Hardworking Americans are now spending a large part of their lives cowering in economic terror. We're afraid of losing our jobs, or else we've already lost them, or else we're working far too hard and still not earning enough to live on. The American dream we were promised, the one where working hard leads us to success, has turned to vinegar in our mouths.
One hopeful sign is that the movement for social responsibility in business, while still small, is growing. For example, later this year, FedEx will introduce 20 hybrid electric vehicles into its delivery fleet, while UPS, along with the Environmental Protection Agency and DaimlerChrysler is looking to develop zero-emission, fuel cell-powered vehicles.

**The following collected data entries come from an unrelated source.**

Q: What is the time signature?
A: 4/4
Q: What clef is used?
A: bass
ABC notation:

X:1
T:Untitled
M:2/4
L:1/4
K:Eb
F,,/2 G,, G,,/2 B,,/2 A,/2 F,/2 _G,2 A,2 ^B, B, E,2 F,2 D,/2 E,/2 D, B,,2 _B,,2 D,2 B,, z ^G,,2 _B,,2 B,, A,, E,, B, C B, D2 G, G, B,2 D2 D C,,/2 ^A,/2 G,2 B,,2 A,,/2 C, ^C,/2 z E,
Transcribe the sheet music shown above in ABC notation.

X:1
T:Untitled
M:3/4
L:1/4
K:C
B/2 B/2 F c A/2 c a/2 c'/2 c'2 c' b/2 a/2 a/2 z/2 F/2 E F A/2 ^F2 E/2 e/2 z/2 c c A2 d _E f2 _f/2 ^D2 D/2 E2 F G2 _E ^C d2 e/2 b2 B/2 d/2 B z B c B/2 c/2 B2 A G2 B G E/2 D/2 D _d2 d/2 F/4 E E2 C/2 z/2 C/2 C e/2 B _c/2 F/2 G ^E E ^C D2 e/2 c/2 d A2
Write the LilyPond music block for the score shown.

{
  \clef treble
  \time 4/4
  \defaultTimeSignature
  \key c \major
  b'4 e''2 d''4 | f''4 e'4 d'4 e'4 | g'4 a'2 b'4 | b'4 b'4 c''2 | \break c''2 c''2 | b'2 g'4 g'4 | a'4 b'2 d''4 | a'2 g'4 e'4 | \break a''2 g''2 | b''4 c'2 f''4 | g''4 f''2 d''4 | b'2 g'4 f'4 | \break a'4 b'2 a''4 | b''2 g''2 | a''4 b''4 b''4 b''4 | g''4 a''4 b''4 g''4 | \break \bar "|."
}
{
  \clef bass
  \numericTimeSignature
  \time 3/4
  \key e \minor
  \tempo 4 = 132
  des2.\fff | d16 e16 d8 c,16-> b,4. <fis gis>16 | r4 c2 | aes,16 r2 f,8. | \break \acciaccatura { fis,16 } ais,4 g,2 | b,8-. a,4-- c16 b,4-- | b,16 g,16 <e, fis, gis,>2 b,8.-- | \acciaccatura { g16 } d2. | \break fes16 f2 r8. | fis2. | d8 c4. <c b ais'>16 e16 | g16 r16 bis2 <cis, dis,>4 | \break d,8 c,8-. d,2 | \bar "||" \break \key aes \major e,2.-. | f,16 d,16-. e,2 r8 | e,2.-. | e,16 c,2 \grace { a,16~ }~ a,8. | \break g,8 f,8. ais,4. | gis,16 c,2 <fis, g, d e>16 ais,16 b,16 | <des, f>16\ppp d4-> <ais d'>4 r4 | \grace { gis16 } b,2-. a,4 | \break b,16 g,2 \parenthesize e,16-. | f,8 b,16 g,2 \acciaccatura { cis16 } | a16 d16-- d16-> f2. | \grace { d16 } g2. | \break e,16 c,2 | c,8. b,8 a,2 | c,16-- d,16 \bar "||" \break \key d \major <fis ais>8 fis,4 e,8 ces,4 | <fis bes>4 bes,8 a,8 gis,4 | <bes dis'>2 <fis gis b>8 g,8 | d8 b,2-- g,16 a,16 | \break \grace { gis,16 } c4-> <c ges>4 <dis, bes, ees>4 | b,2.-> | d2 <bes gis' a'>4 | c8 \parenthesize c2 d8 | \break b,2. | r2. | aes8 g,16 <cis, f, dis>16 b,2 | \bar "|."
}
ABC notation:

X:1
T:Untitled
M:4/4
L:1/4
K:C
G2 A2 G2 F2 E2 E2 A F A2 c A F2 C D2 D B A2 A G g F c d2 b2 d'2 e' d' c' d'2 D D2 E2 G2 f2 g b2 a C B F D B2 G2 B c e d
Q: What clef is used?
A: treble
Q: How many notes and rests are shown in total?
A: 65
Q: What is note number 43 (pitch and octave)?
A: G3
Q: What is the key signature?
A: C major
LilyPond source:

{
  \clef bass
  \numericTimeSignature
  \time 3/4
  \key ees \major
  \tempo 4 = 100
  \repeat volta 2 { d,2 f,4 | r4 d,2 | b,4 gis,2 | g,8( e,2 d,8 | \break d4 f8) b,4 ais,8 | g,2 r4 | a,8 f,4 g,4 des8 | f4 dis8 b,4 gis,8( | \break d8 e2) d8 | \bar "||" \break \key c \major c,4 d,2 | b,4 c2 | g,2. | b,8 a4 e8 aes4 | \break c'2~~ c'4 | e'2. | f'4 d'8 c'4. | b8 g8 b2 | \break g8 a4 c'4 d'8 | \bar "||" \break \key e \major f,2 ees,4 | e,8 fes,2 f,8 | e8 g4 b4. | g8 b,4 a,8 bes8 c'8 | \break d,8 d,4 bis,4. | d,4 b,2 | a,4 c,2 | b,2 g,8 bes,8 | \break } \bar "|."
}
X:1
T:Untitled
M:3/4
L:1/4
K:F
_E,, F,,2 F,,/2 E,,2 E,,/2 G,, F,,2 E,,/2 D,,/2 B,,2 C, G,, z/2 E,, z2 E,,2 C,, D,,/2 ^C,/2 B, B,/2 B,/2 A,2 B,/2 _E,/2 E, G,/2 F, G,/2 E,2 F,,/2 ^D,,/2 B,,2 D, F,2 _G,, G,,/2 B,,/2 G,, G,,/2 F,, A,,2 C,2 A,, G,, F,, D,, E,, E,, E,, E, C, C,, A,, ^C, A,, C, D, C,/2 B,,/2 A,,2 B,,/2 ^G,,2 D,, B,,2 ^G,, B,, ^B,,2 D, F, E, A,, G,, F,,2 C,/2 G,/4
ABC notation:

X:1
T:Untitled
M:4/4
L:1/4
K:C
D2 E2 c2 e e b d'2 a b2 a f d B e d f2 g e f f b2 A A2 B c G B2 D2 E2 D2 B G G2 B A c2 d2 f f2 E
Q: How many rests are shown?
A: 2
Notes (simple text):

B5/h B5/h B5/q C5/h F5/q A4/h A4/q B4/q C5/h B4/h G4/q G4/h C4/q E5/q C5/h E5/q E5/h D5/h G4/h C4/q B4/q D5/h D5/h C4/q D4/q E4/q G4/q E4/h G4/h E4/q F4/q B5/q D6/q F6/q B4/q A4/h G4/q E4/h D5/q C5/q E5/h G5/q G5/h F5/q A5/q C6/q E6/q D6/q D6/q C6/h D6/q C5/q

And Nike, along with Liz Claiborne, Phillips-Van Heusen, Reebok and other companies, has joined the Fair Labor Association, which does independent monitoring of labor practices in supplier manufacturing plants throughout the world.
These socially responsible businesses recognize that there are always human and environmental costs that need to be factored into every successful business equation.
Another hopeful sign is the movement against globalization. In this country and across the world, more and more people are refusing to be used and exploited. They do not want to be slave laborers, and they do not want to see their local culture destroyed by the branding of large corporations.
We, as individuals, must speak up now against this kind of dehumanizing, all-marketing-all-the-time economic thinking. If we fail to insist that our humanity be treasured as an important factor in our nation's economic health, it will be as Harris Collinwood wrote in last Sunday's New York Times Magazine: "Americans have always taken for granted that better days are coming. Is our present angst the first flicker of suspicion that the better days have already been and gone?"
Joyce Marcel is a free-lance journalist who writes about culture, politics, economics and travel.